▸ Directions for this task
Copy out every line of the material below with no changes, leaving out the pictures.

▸ Supplied records
[Begin]

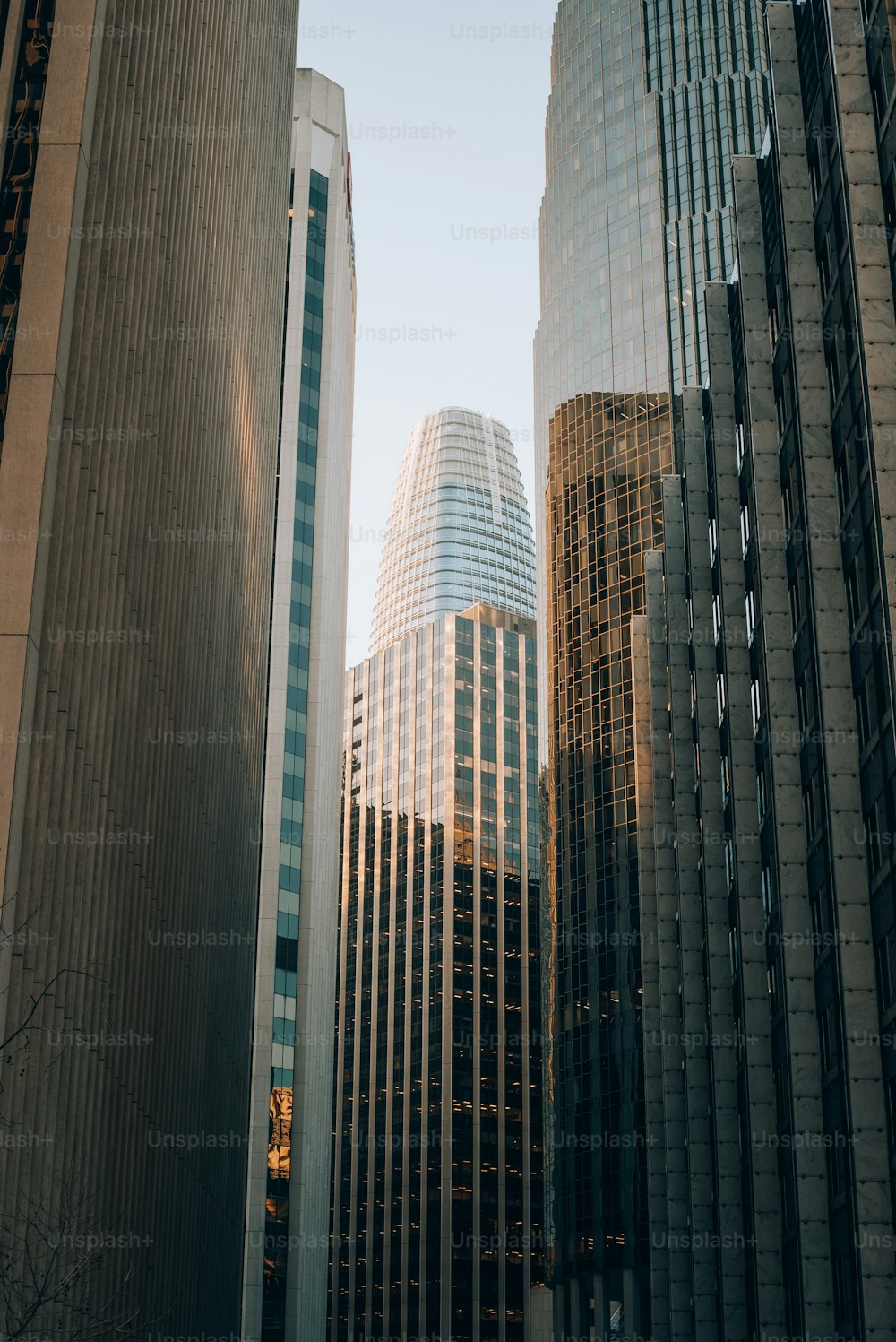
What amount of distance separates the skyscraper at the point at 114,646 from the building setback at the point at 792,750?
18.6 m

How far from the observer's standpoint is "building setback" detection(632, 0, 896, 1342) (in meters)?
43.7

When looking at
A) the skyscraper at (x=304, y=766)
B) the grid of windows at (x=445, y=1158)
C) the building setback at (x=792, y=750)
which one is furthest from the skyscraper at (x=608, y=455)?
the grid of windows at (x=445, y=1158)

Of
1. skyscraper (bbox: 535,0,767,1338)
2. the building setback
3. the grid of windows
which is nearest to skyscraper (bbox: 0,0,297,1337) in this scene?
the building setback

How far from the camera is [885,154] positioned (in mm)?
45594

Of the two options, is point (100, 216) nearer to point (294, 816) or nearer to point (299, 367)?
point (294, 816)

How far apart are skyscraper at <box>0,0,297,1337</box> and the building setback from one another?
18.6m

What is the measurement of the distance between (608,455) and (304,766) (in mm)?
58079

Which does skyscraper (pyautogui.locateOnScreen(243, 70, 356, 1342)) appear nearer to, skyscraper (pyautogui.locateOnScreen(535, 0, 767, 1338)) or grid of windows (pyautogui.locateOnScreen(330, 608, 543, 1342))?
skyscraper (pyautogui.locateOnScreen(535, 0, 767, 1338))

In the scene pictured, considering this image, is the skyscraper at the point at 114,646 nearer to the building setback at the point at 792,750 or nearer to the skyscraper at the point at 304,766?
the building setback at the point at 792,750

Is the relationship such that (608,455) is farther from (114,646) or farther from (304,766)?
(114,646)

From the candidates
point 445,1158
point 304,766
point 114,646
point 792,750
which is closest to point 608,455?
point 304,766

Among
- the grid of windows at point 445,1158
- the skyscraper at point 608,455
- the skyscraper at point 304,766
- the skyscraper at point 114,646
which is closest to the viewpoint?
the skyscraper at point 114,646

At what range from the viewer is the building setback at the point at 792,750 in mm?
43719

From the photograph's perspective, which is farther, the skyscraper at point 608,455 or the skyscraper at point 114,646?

[End]

▸ Exercise answer
What amount of distance separates the skyscraper at the point at 114,646 from the building setback at the point at 792,750?
18.6 m

How far from the observer's standpoint is "building setback" detection(632, 0, 896, 1342) (in meters)?
43.7

When looking at
A) the skyscraper at (x=304, y=766)
B) the grid of windows at (x=445, y=1158)
C) the building setback at (x=792, y=750)
which one is furthest from the skyscraper at (x=608, y=455)?
the grid of windows at (x=445, y=1158)

Of
1. skyscraper (bbox: 535,0,767,1338)
2. the building setback
3. the grid of windows
which is nearest to skyscraper (bbox: 0,0,297,1337) in this scene?
the building setback

How far from the camera is [885,154] positioned (in mm)?
45594

Of the two options, is point (100, 216) nearer to point (294, 816) or nearer to point (299, 367)?
point (294, 816)

How far apart are skyscraper at <box>0,0,297,1337</box> and the building setback from one another?
18.6m

What is the measurement of the distance between (608,455) and (304,766) (in mm)?
58079

Which does skyscraper (pyautogui.locateOnScreen(243, 70, 356, 1342)) appear nearer to, skyscraper (pyautogui.locateOnScreen(535, 0, 767, 1338)) or grid of windows (pyautogui.locateOnScreen(330, 608, 543, 1342))?
skyscraper (pyautogui.locateOnScreen(535, 0, 767, 1338))

In the scene pictured, considering this image, is the skyscraper at the point at 114,646 nearer to the building setback at the point at 792,750 or nearer to the skyscraper at the point at 304,766?
the building setback at the point at 792,750

Is the relationship such that (608,455) is farther from (114,646) or farther from (304,766)?
(114,646)

From the candidates
point 445,1158
point 304,766
point 114,646
point 792,750
which is closest to point 608,455?
point 304,766

Among
- the grid of windows at point 445,1158
- the skyscraper at point 608,455
- the skyscraper at point 304,766
- the skyscraper at point 114,646
which is closest to the viewpoint?
the skyscraper at point 114,646

At what range from the viewer is the building setback at the point at 792,750 in mm?
43719

From the photograph's perspective, which is farther, the skyscraper at point 608,455 or the skyscraper at point 114,646?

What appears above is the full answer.